**EXERCISE GOAL:**
The answer must be an exact copy of the records, with every picture removed.

**TASK DATA:**
=======

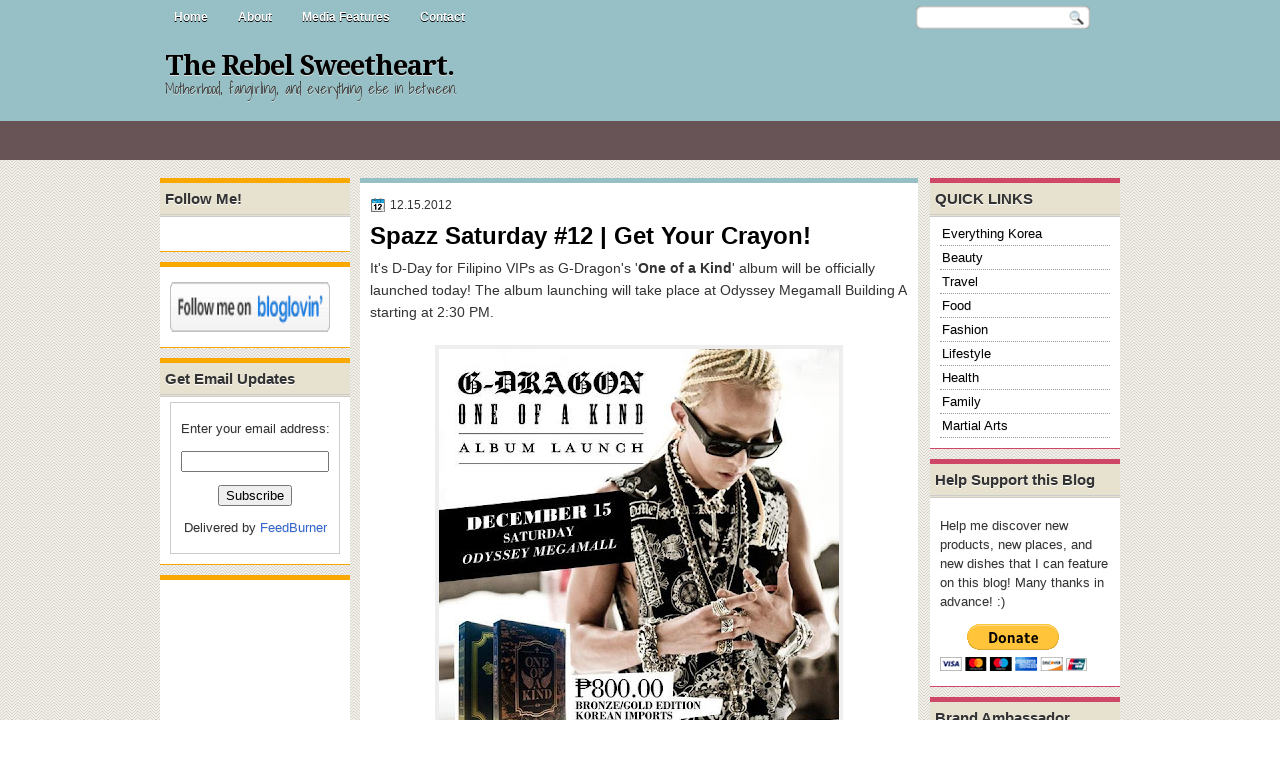

--- FILE ---
content_type: text/html; charset=UTF-8
request_url: https://www.therebelsweetheart.com/b/stats?m=0&style=BLACK_TRANSPARENT&timeRange=ALL_TIME&token=APq4FmDOnJ4qt25kjhMceSoWbmX1O1nuXzzpCxnGL2qYjpXKvDX8aQuL6FWDO-47bGOTWA_DhbvGWDwu5HaGUrE0HIGPHeARFQ
body_size: 43
content:
{"total":8832425,"sparklineOptions":{"backgroundColor":{"fillOpacity":0.1,"fill":"#000000"},"series":[{"areaOpacity":0.3,"color":"#202020"}]},"sparklineData":[[0,46],[1,44],[2,41],[3,47],[4,47],[5,47],[6,37],[7,43],[8,55],[9,37],[10,44],[11,51],[12,61],[13,69],[14,70],[15,68],[16,52],[17,59],[18,55],[19,55],[20,42],[21,47],[22,52],[23,53],[24,77],[25,89],[26,93],[27,90],[28,100],[29,45]],"nextTickMs":18556}

--- FILE ---
content_type: text/html; charset=utf-8
request_url: https://www.google.com/recaptcha/api2/aframe
body_size: 267
content:
<!DOCTYPE HTML><html><head><meta http-equiv="content-type" content="text/html; charset=UTF-8"></head><body><script nonce="Npuo66ZCHiGeXfd0znJ4xA">/** Anti-fraud and anti-abuse applications only. See google.com/recaptcha */ try{var clients={'sodar':'https://pagead2.googlesyndication.com/pagead/sodar?'};window.addEventListener("message",function(a){try{if(a.source===window.parent){var b=JSON.parse(a.data);var c=clients[b['id']];if(c){var d=document.createElement('img');d.src=c+b['params']+'&rc='+(localStorage.getItem("rc::a")?sessionStorage.getItem("rc::b"):"");window.document.body.appendChild(d);sessionStorage.setItem("rc::e",parseInt(sessionStorage.getItem("rc::e")||0)+1);localStorage.setItem("rc::h",'1768664250047');}}}catch(b){}});window.parent.postMessage("_grecaptcha_ready", "*");}catch(b){}</script></body></html>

=======

**WORKED SOLUTION:**
--- FILE ---
content_type: text/html; charset=UTF-8
request_url: https://www.therebelsweetheart.com/b/stats?m=0&style=BLACK_TRANSPARENT&timeRange=ALL_TIME&token=APq4FmDOnJ4qt25kjhMceSoWbmX1O1nuXzzpCxnGL2qYjpXKvDX8aQuL6FWDO-47bGOTWA_DhbvGWDwu5HaGUrE0HIGPHeARFQ
body_size: 43
content:
{"total":8832425,"sparklineOptions":{"backgroundColor":{"fillOpacity":0.1,"fill":"#000000"},"series":[{"areaOpacity":0.3,"color":"#202020"}]},"sparklineData":[[0,46],[1,44],[2,41],[3,47],[4,47],[5,47],[6,37],[7,43],[8,55],[9,37],[10,44],[11,51],[12,61],[13,69],[14,70],[15,68],[16,52],[17,59],[18,55],[19,55],[20,42],[21,47],[22,52],[23,53],[24,77],[25,89],[26,93],[27,90],[28,100],[29,45]],"nextTickMs":18556}

--- FILE ---
content_type: text/html; charset=utf-8
request_url: https://www.google.com/recaptcha/api2/aframe
body_size: 267
content:
<!DOCTYPE HTML><html><head><meta http-equiv="content-type" content="text/html; charset=UTF-8"></head><body><script nonce="Npuo66ZCHiGeXfd0znJ4xA">/** Anti-fraud and anti-abuse applications only. See google.com/recaptcha */ try{var clients={'sodar':'https://pagead2.googlesyndication.com/pagead/sodar?'};window.addEventListener("message",function(a){try{if(a.source===window.parent){var b=JSON.parse(a.data);var c=clients[b['id']];if(c){var d=document.createElement('img');d.src=c+b['params']+'&rc='+(localStorage.getItem("rc::a")?sessionStorage.getItem("rc::b"):"");window.document.body.appendChild(d);sessionStorage.setItem("rc::e",parseInt(sessionStorage.getItem("rc::e")||0)+1);localStorage.setItem("rc::h",'1768664250047');}}}catch(b){}});window.parent.postMessage("_grecaptcha_ready", "*");}catch(b){}</script></body></html>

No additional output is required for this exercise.